(Since this has become quite a long article, I would like to point out that the link and free e-book are found at the bottom of this article).

Algorithms and data structures are one of the most important (and sometimes hard) things in computer science. As I’ve recently came to see just how important having an efficient algorithm. Take for example my A* example, the first iteration of version 2 was incredibly slow because the .Net list data structure is geared toward iterating and adding items and less toward finding items.

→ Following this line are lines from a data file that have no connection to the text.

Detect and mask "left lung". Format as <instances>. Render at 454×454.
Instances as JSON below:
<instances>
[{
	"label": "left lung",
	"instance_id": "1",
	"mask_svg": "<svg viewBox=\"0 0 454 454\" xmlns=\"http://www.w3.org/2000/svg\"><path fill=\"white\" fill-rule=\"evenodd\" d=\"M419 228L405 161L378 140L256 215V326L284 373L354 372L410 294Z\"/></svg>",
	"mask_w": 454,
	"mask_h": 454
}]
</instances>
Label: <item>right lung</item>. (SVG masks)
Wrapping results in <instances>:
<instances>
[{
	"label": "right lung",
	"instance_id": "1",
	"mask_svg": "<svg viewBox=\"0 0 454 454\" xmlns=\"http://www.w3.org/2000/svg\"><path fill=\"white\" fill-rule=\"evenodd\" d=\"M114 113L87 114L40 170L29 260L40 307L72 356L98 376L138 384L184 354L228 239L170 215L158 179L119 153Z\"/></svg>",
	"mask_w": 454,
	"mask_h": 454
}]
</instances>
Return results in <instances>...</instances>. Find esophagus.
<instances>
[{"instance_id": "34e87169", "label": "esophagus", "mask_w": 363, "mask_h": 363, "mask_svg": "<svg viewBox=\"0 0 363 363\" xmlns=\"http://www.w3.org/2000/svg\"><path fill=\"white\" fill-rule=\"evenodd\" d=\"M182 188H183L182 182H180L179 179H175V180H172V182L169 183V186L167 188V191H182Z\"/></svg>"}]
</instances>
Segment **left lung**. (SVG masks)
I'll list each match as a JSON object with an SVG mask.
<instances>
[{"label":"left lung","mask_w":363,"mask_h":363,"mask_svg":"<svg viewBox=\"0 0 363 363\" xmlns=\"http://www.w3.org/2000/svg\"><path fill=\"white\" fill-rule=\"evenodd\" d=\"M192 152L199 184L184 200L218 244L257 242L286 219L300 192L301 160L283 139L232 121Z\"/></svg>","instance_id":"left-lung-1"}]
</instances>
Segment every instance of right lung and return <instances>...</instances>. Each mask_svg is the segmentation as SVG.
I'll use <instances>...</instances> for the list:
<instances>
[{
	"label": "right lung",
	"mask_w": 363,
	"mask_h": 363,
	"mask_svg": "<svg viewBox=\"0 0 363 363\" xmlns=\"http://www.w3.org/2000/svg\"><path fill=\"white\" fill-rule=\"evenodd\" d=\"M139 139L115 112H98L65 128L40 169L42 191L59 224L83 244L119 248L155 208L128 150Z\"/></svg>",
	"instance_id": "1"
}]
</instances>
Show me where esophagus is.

First I did not see this problem. I benchmarked the A* code and came to the conclusion that it was too slow to be usable. Finding a path took about 3000ms. Without looking at the data structures and algorithms I began micro-optimizing the code. A tedious task which often makes the code less readable, however I was ‘successful’ finding a path now only took about 1000ms, making the algorithm 3 times as fast. A remarkable improvement, but still not enough to make A* usable in games. And I knew from previous experience and literature that A* is often used in games and rather fast.

After a while I asked for help on a couple of forums and people started to point out the slowness was caused because I had to look up if a tile was contained in a list or not. This happened a couple of times every iteration. The .Net list data type requires to look through the entire list from a till z (until it finds the item) to determine if it’s in there. This way every iteration became quite complex although not much needed to be done in each iteration I still had to check the entire list multiple times.

The solution was simple. Use a Boolean flag on the tile to put it in a list. This way I can just ask the tile if it is ‘in a list’ or not. This proved to make the code several orders of magnitude larger, now I could find a path in 10ms. Which made the code 100x faster, al because of using a different data structure.

Big O

To explain why this is possible I will first have to tell you something about “Big O”.  The .Net data structure for lists is not at all a poor or slow type. Adding something to the list is very fast (Usualy O(1) which means that no matter how much items are in the list, inserting another item will always be ‘constant time’ fast. No matter how much items are already in there).  Searching for an item however is a bit less fast.  To show how fast I will give a small code example:

return false;

This is roughly how the contains method is implemented. As you can see we have to traverse the entire list until we find that list[i] == searched is true. If the item is not in the list we have to wait till the last item and then we can tell that it was not there.  This type of solution is considered O(n)  here n means that the time it takes to execute this algorithm is dependent on n, the number of items.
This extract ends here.